[Dois Verbos do meu Outono]
Nos meus dias outonais, dois verbos tiram-me a paz: "haver" e "amar". O primeiro, por que junta-se, quase inconsutilmente, à palavra "última". Pior: junta-se no passado, assim: "houve aquela última vez em que...". E o segundo verbo... ah... é expressão da mais sublime, da máxima fruição da vida... mas também da perda maior, ou da perdição da vida!
Em tempos de folhas amarelecidas, ventos frios, céu cinza, juntos num mesmo pensamento, estes dois verbos me liquidam raso, raso... "Haver" carreia para o meu presente todas as lembranças da última vez, do último toque de mãos, do último gozo intenso, da última separação dos nossos corpos sedentos de... amar!

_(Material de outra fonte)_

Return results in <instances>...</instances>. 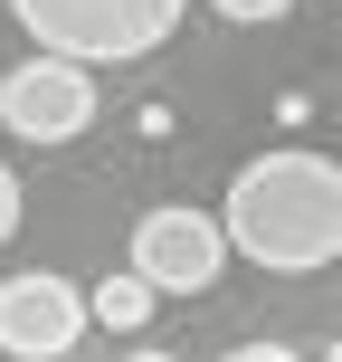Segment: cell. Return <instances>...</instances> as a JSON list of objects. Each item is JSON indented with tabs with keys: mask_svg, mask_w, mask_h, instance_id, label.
<instances>
[{
	"mask_svg": "<svg viewBox=\"0 0 342 362\" xmlns=\"http://www.w3.org/2000/svg\"><path fill=\"white\" fill-rule=\"evenodd\" d=\"M38 57H76V67H133V57L171 48L190 0H10Z\"/></svg>",
	"mask_w": 342,
	"mask_h": 362,
	"instance_id": "2",
	"label": "cell"
},
{
	"mask_svg": "<svg viewBox=\"0 0 342 362\" xmlns=\"http://www.w3.org/2000/svg\"><path fill=\"white\" fill-rule=\"evenodd\" d=\"M133 276L152 296H209L228 276V229L219 210H190V200H162V210L133 219Z\"/></svg>",
	"mask_w": 342,
	"mask_h": 362,
	"instance_id": "3",
	"label": "cell"
},
{
	"mask_svg": "<svg viewBox=\"0 0 342 362\" xmlns=\"http://www.w3.org/2000/svg\"><path fill=\"white\" fill-rule=\"evenodd\" d=\"M228 362H305V353H295V344H276V334H267V344H238Z\"/></svg>",
	"mask_w": 342,
	"mask_h": 362,
	"instance_id": "8",
	"label": "cell"
},
{
	"mask_svg": "<svg viewBox=\"0 0 342 362\" xmlns=\"http://www.w3.org/2000/svg\"><path fill=\"white\" fill-rule=\"evenodd\" d=\"M10 229H19V181H10V163H0V248H10Z\"/></svg>",
	"mask_w": 342,
	"mask_h": 362,
	"instance_id": "9",
	"label": "cell"
},
{
	"mask_svg": "<svg viewBox=\"0 0 342 362\" xmlns=\"http://www.w3.org/2000/svg\"><path fill=\"white\" fill-rule=\"evenodd\" d=\"M209 10H219V19H238V29H267V19H286L295 0H209Z\"/></svg>",
	"mask_w": 342,
	"mask_h": 362,
	"instance_id": "7",
	"label": "cell"
},
{
	"mask_svg": "<svg viewBox=\"0 0 342 362\" xmlns=\"http://www.w3.org/2000/svg\"><path fill=\"white\" fill-rule=\"evenodd\" d=\"M86 124H95V67H76V57H19L0 76V134L48 153V144H76Z\"/></svg>",
	"mask_w": 342,
	"mask_h": 362,
	"instance_id": "4",
	"label": "cell"
},
{
	"mask_svg": "<svg viewBox=\"0 0 342 362\" xmlns=\"http://www.w3.org/2000/svg\"><path fill=\"white\" fill-rule=\"evenodd\" d=\"M133 362H171V353H152V344H143V353H133Z\"/></svg>",
	"mask_w": 342,
	"mask_h": 362,
	"instance_id": "10",
	"label": "cell"
},
{
	"mask_svg": "<svg viewBox=\"0 0 342 362\" xmlns=\"http://www.w3.org/2000/svg\"><path fill=\"white\" fill-rule=\"evenodd\" d=\"M152 305H162V296H152L133 267H124V276H105V286L86 296V315H95L105 334H143V325H152Z\"/></svg>",
	"mask_w": 342,
	"mask_h": 362,
	"instance_id": "6",
	"label": "cell"
},
{
	"mask_svg": "<svg viewBox=\"0 0 342 362\" xmlns=\"http://www.w3.org/2000/svg\"><path fill=\"white\" fill-rule=\"evenodd\" d=\"M86 286L57 267H19L10 286H0V353L10 362H67L76 344H86Z\"/></svg>",
	"mask_w": 342,
	"mask_h": 362,
	"instance_id": "5",
	"label": "cell"
},
{
	"mask_svg": "<svg viewBox=\"0 0 342 362\" xmlns=\"http://www.w3.org/2000/svg\"><path fill=\"white\" fill-rule=\"evenodd\" d=\"M333 10H342V0H333Z\"/></svg>",
	"mask_w": 342,
	"mask_h": 362,
	"instance_id": "12",
	"label": "cell"
},
{
	"mask_svg": "<svg viewBox=\"0 0 342 362\" xmlns=\"http://www.w3.org/2000/svg\"><path fill=\"white\" fill-rule=\"evenodd\" d=\"M219 229H228V257L267 276H314L342 257V163L305 144H276L257 163L228 172V200H219Z\"/></svg>",
	"mask_w": 342,
	"mask_h": 362,
	"instance_id": "1",
	"label": "cell"
},
{
	"mask_svg": "<svg viewBox=\"0 0 342 362\" xmlns=\"http://www.w3.org/2000/svg\"><path fill=\"white\" fill-rule=\"evenodd\" d=\"M324 362H342V334H333V353H324Z\"/></svg>",
	"mask_w": 342,
	"mask_h": 362,
	"instance_id": "11",
	"label": "cell"
}]
</instances>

Ai... "haver" presentifica toda a amargura de tentar recapturar o instante, o cheiro, o sabor... Sim, não apenas o trágico sabor que "amar" me propiciou, mas também o calor daqueles últimos instantes que me deixaram partido, penando... penando, até o fim dos meus últimos dias, a condenação de jamais [te] esquecer, jamais...
Dois verbos do meu outono... por que esses!? É esta mente errante que faz essas conjuminações absurdas... palavras são apenas seres que demandam sua própria complexidade; sou pequeno, sou por demais ínfimo para deslindar os escuros das palavras.